Without belief in God, the world makes no sense. Life has no meaning. There is only nothingness beyond this moment, and this moment is never enough. Even the very best moments of life come to an end, and we are left again with yawning emptiness, searching for distraction and reaching for the deadly.
The search for self and for happiness through constant self-reflection and self-absorption leads us along a pathway to nowhere. We cannot look in the mirror and know who we are. When Paul wrote those words, mirrors as we know them today did not exist. One could look at one’s reflection in polished steel or still water, but the image was dim, unclear, and superficial. The great tragedy in the ethos of contemporary America is that that is how we still see ourselves – dimly, unclearly, and superficially. Medical technology allows us to see the bones and organs of our bodies, but no human instrument can find the soul, that unique image of God hidden within and struggling to reach for God.
Human beings want to be known and want to be seen. Just look at social media! The reason this is so, is because God created us to be known, to be seen, to love, and to be loved. First and foremost, He created us to delight in Him because He delights in us, even at our worst. He created us to be known in the light of His face, to rejoice in the river of love that pours from His own heart to us and through us, and to reflect His infinite joy and life. That is the mirror in which we see ourselves dimly, not the mirror of self-reflection or social media or the opinions of others.
When we search for self without first searching for God, whoever we think we are, we are mistaken. The seed planted within can break its casing, grow into a plant of great strength, and bring forth fruit more wondrous than we imagined possible, but only when we acknowledge what the seed actually is and allow our God to nurture His image in each of us. Once we know ourselves to exist in God’s image and all our unsatisfied longings and dreams are for the light and love of the life of God, the casing on the seed is broken, and we truly begin to grow.

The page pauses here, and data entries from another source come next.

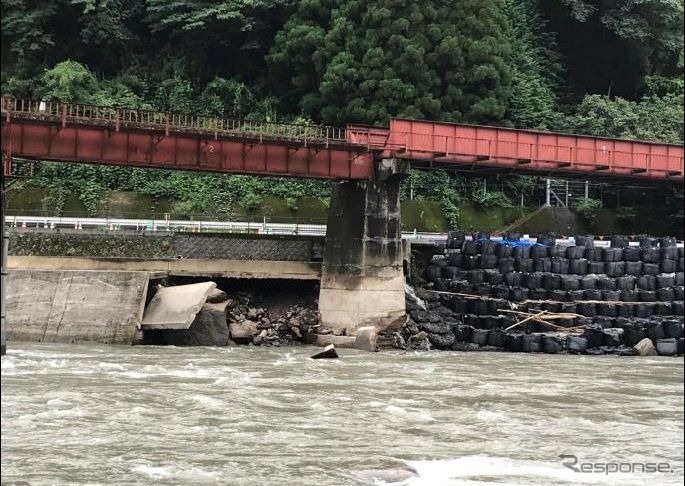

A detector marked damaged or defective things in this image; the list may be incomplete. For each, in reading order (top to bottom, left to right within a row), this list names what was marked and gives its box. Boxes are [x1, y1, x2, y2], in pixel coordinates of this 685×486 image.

broken concrete [139, 280, 214, 330]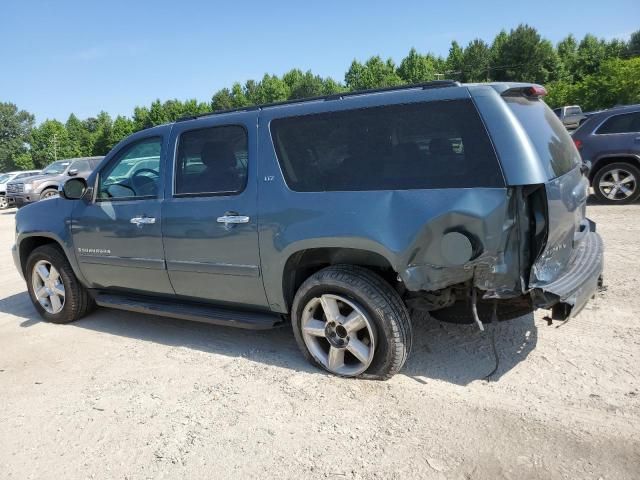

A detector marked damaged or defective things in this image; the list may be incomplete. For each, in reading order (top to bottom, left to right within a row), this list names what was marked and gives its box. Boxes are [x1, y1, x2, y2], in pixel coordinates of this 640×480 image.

crushed rear bumper [528, 228, 604, 320]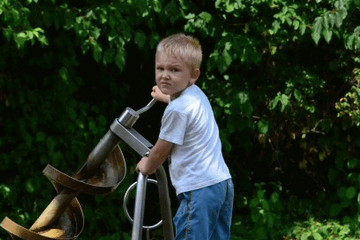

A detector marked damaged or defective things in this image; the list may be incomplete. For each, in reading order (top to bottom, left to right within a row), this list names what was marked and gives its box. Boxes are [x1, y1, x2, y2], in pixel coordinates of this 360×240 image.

rusty metal surface [0, 145, 126, 239]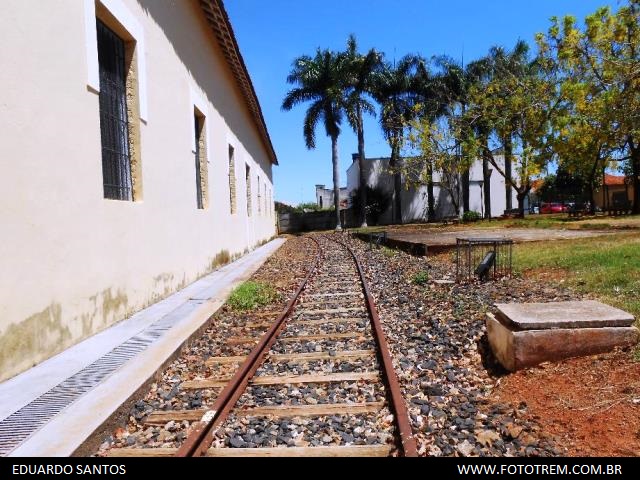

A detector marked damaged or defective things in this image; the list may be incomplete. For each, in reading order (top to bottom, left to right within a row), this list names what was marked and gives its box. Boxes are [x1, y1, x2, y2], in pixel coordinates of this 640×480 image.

rusty railroad track [107, 235, 418, 458]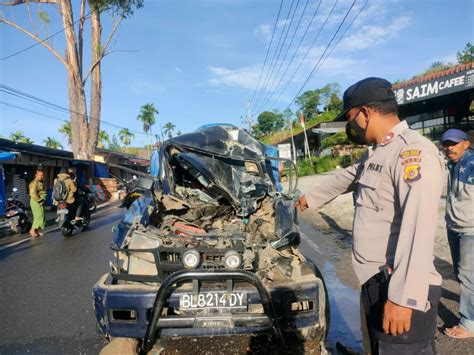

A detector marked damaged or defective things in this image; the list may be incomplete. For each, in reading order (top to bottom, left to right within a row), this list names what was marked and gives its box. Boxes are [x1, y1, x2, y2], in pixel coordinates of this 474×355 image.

damaged front bumper [92, 270, 326, 350]
wrecked pickup truck [93, 125, 330, 354]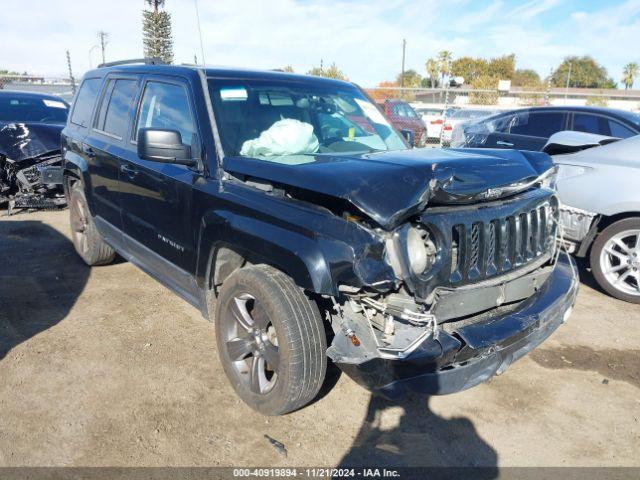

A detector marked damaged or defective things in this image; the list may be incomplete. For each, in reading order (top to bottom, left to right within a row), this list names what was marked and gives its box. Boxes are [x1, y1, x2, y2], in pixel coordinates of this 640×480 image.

crumpled hood [0, 122, 63, 161]
damaged front end [0, 123, 66, 215]
crumpled hood [225, 146, 556, 229]
broken headlight [408, 227, 438, 276]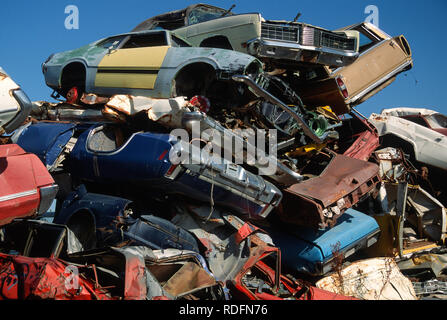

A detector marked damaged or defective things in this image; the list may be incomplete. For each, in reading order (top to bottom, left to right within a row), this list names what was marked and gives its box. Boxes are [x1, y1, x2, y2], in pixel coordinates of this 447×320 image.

crumpled sheet metal [104, 94, 192, 127]
crumpled sheet metal [0, 252, 113, 300]
crumpled sheet metal [316, 258, 418, 300]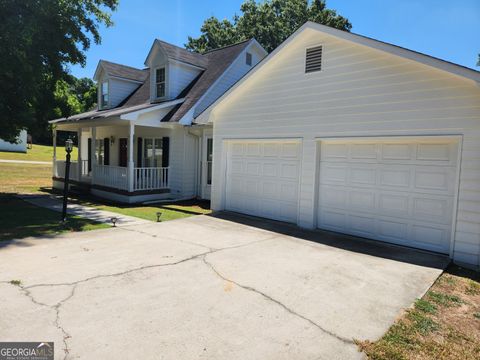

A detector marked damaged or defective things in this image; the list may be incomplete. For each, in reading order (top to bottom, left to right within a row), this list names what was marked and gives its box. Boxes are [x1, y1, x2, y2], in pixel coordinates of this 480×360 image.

crack in driveway [201, 255, 354, 344]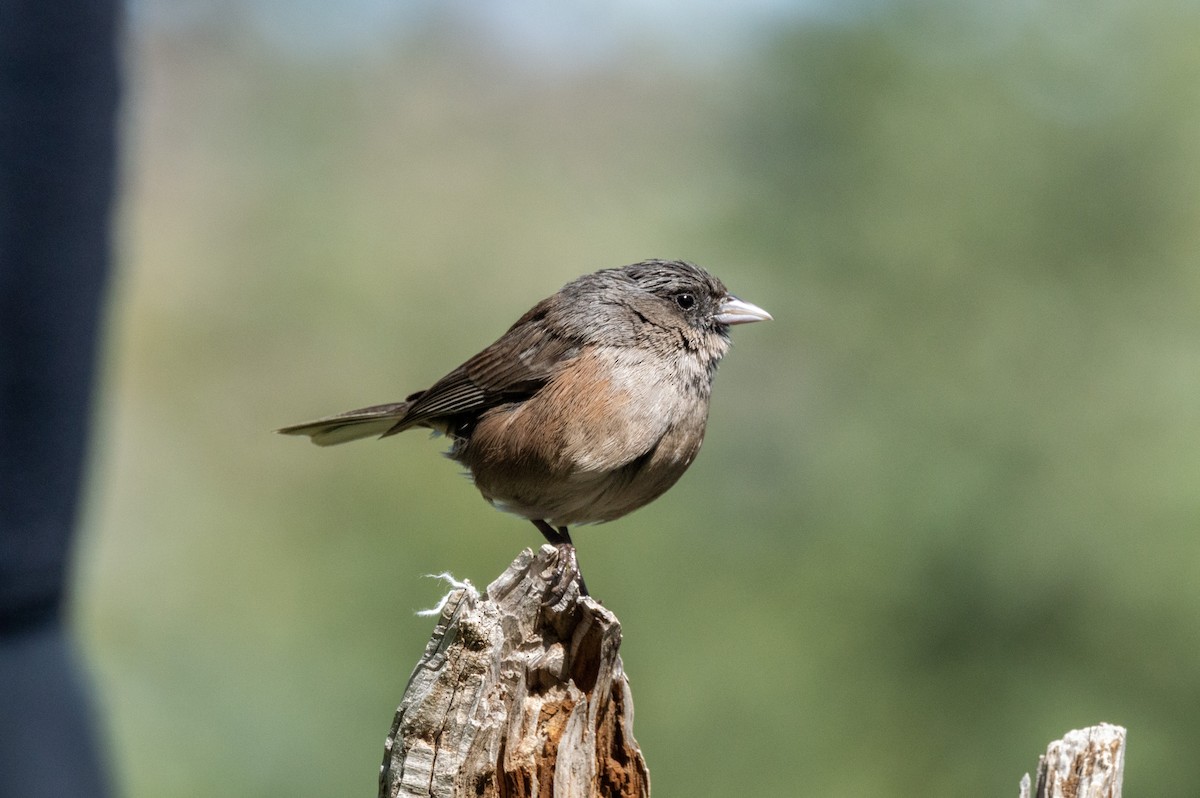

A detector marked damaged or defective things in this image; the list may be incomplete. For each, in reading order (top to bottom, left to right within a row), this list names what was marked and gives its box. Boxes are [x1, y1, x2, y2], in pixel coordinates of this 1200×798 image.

splintered wood [381, 544, 648, 796]
splintered wood [1017, 720, 1128, 796]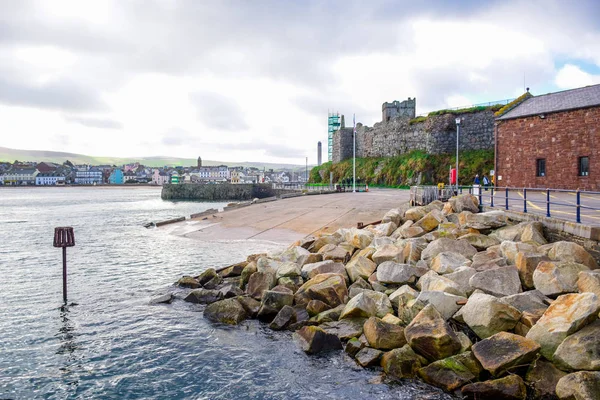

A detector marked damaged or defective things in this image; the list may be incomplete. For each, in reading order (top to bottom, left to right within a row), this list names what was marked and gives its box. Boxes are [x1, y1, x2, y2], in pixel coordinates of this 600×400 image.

rusty post [53, 228, 74, 304]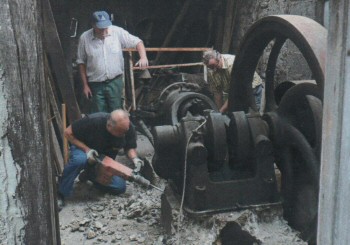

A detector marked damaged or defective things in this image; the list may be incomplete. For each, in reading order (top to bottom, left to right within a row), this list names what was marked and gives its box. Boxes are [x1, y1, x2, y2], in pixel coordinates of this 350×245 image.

rusted metal component [153, 15, 326, 243]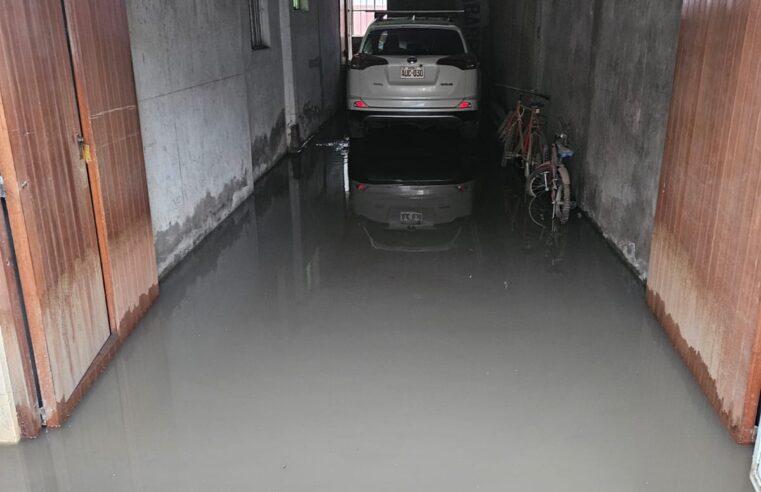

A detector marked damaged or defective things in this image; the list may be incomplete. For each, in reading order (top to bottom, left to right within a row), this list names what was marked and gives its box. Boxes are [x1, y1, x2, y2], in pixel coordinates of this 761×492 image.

rusty metal door [0, 0, 112, 424]
rusty metal door [648, 0, 761, 446]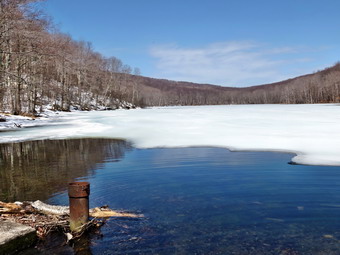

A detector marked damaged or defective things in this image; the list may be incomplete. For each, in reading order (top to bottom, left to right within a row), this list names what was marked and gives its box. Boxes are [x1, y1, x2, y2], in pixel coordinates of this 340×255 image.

rusty post [68, 180, 90, 232]
rusty metal pipe [68, 181, 90, 231]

The penitential disciplines of Lent with their emphases on breaking attachments to the world are not for our harm, nor are they encouraged because God wants to make us miserable. To the contrary, the disciplines that separate us from the world are gifts to us, gifts to set us free to seek the face of God, to be truly alive, and to know ourselves in the reflection of God’s love and respect for us.
We can know with certainty that every lie eventually leads to destruction. We also can know with certainty that, when nourished by God’s own Spirit, life of unimaginable beauty and majesty will grow within us, and we will thrive and flourish as human beings – human beings made in the image of God, recreated in the likeness of Christ.
Do not search for yourself, and do not seek your own happiness. Instead, search for your Father, for He knows you, and He will give you more life and joy than you can bear.